- Given request A
Extract the portion of the wine basics text from "Varietal wines are" to "What is vintage?", copying it word for word.
- Given request B
Extend the wine basics text by writing what follows its final sentence.

- Supplied passage
Wines 101

What exactly is wine?

Made from fermented grape juice, wine mostly comes from a single species of grapevine known as Vitis vinifera. The grapes from this species are different than those you find at the grocery store. Wine grapes are smaller, have thicker skin, and contain seeds. (Fun fact: it takes on average about 520 grapes to produce a single bottle of wine, which is equal to about 2 pounds.)

What are varietal wines?

Varietal wines are made mostly of one type of grape.  You will most likely see wine labeled this way.  For example, Kendall Jackson Chardonnay: The name of the winery is Kendall Jackson and Chardonnay is the varietal. There is no universal rule for how much of the varietal must be included in the wine for it to be on the label. In the United States, the percentage varies from state to state but the majority requires 75%. Italy, France, Germany, and New Zealand require 85%. When grapes do not meet this requirement, they are labeled as blends. Blends allow winemakers to use complementary varietals to create a more complex, rich wine. To make things even more complicated, some are named based on the region from which they originated. These wines can be either a varietal or a blend.

What is vintage?

On the label, you will often see a year listed. Vintage refers to the year the grapes were picked. Some wines, such as Bordeaux, take time to age so they will be hitting the shelves already a few years old. For other wines, the preference is the most recent vintage, such as Sauvignon Blanc.  Remember that there are two different harvest seasons. August through September is for the Northern Hemisphere (the US and Europe) and February through April is for the Southern Hemisphere (Argentina and Australia). This is important because you will see a Sauvignon Blanc from Chile before you will see a Sauvignon Blanc from California as they harvest earlier in the year. You will also see wines labeled Non-Vintage or NV. These are most popular among sparkling wines as they will blend grapes from multiple years.

- Given data
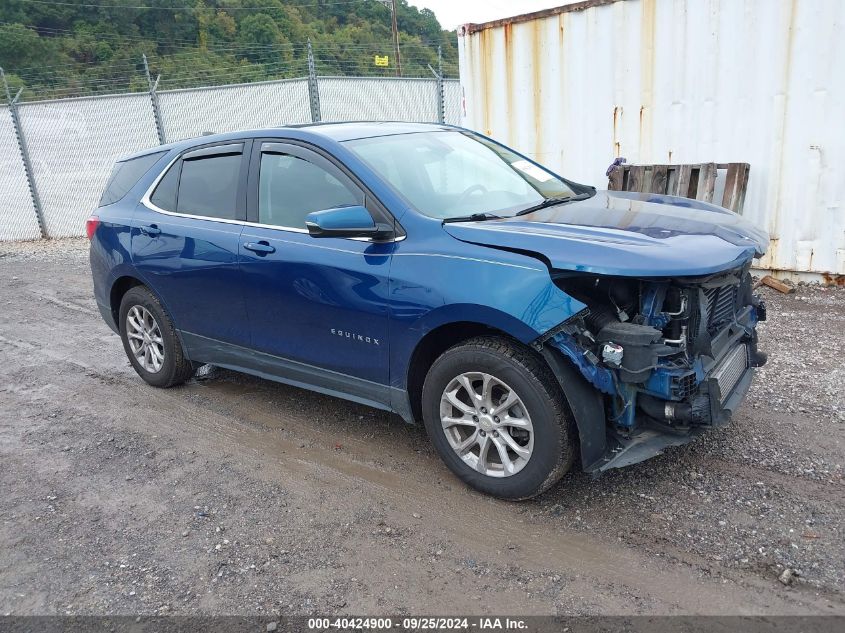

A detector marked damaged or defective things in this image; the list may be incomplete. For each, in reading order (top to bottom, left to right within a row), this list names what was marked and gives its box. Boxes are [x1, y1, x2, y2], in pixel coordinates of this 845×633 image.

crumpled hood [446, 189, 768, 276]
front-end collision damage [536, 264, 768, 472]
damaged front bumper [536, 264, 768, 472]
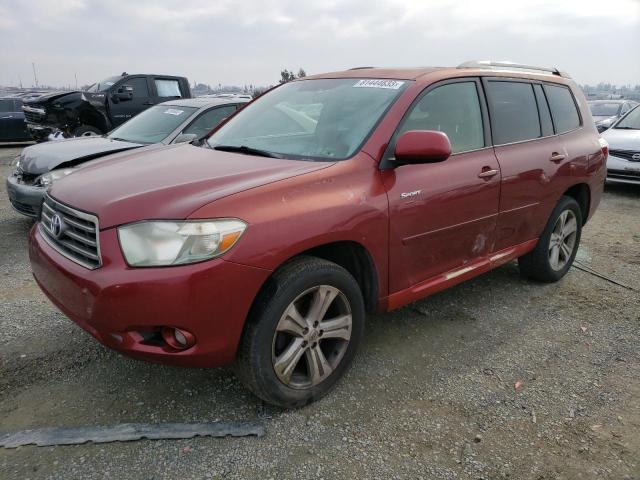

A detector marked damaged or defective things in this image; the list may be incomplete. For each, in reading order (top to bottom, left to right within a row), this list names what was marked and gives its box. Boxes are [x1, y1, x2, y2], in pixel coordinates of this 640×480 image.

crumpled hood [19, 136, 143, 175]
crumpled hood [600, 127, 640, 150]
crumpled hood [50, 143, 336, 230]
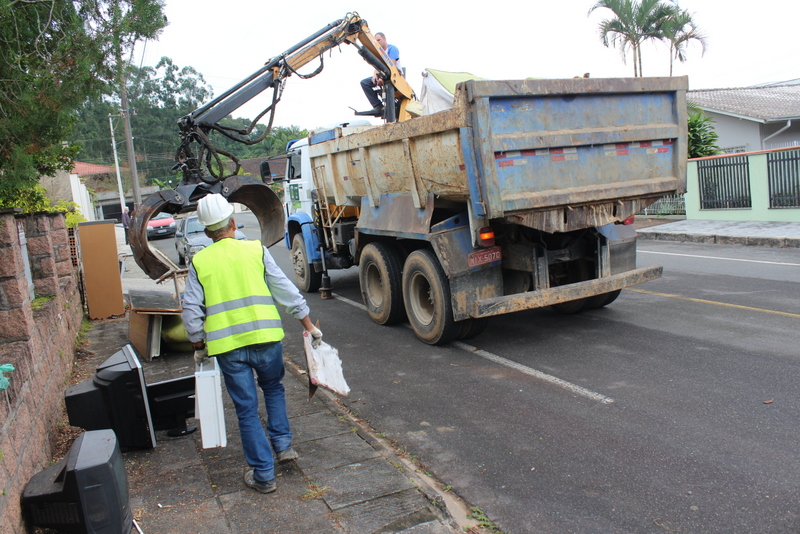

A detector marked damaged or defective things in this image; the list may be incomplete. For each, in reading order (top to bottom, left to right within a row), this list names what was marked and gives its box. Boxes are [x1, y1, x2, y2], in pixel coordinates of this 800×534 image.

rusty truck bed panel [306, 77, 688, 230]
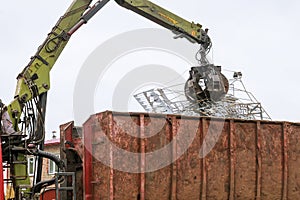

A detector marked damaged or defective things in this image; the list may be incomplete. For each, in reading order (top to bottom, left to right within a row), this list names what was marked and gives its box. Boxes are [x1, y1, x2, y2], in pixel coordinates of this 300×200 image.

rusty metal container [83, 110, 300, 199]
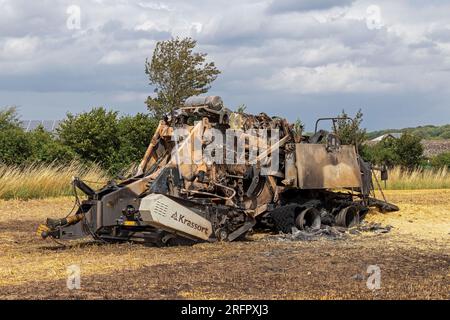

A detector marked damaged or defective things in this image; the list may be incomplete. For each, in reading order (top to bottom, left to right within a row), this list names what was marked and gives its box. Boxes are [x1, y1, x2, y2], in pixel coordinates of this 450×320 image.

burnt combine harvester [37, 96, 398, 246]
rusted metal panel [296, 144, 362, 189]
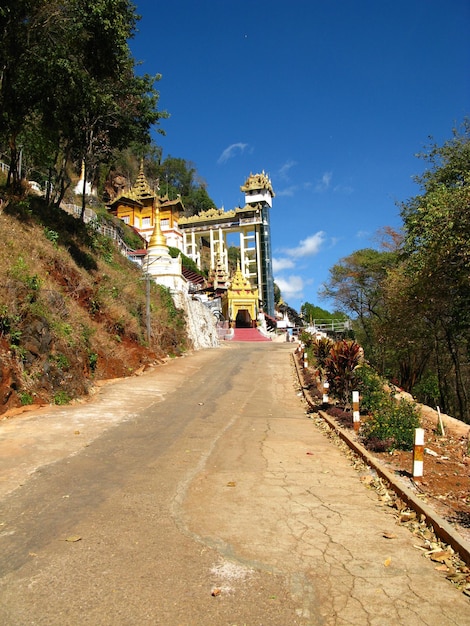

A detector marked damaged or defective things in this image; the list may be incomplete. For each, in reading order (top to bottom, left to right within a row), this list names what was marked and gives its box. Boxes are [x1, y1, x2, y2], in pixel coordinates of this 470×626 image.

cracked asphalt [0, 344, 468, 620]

- Written response A
Varietal wines are made mostly of one type of grape.  You will most likely see wine labeled this way.  For example, Kendall Jackson Chardonnay: The name of the winery is Kendall Jackson and Chardonnay is the varietal. There is no universal rule for how much of the varietal must be included in the wine for it to be on the label. In the United States, the percentage varies from state to state but the majority requires 75%. Italy, France, Germany, and New Zealand require 85%. When grapes do not meet this requirement, they are labeled as blends. Blends allow winemakers to use complementary varietals to create a more complex, rich wine. To make things even more complicated, some are named based on the region from which they originated. These wines can be either a varietal or a blend.

What is vintage?

- Written response B
What is the difference between white, red and rosé?

How do wines get their color, and does it matter? Wines get their color from the grape skins. Technically, you could create a white wine from a red grape, there is just no skin contact when the wine is made. Rosé gets its color from limited skin contact. There are red grapes in the wine, but just see less time on the skins.

Wine can become overly complicated but start with the basics. Try different varietals, blends, and regions. See what you like and don’t like.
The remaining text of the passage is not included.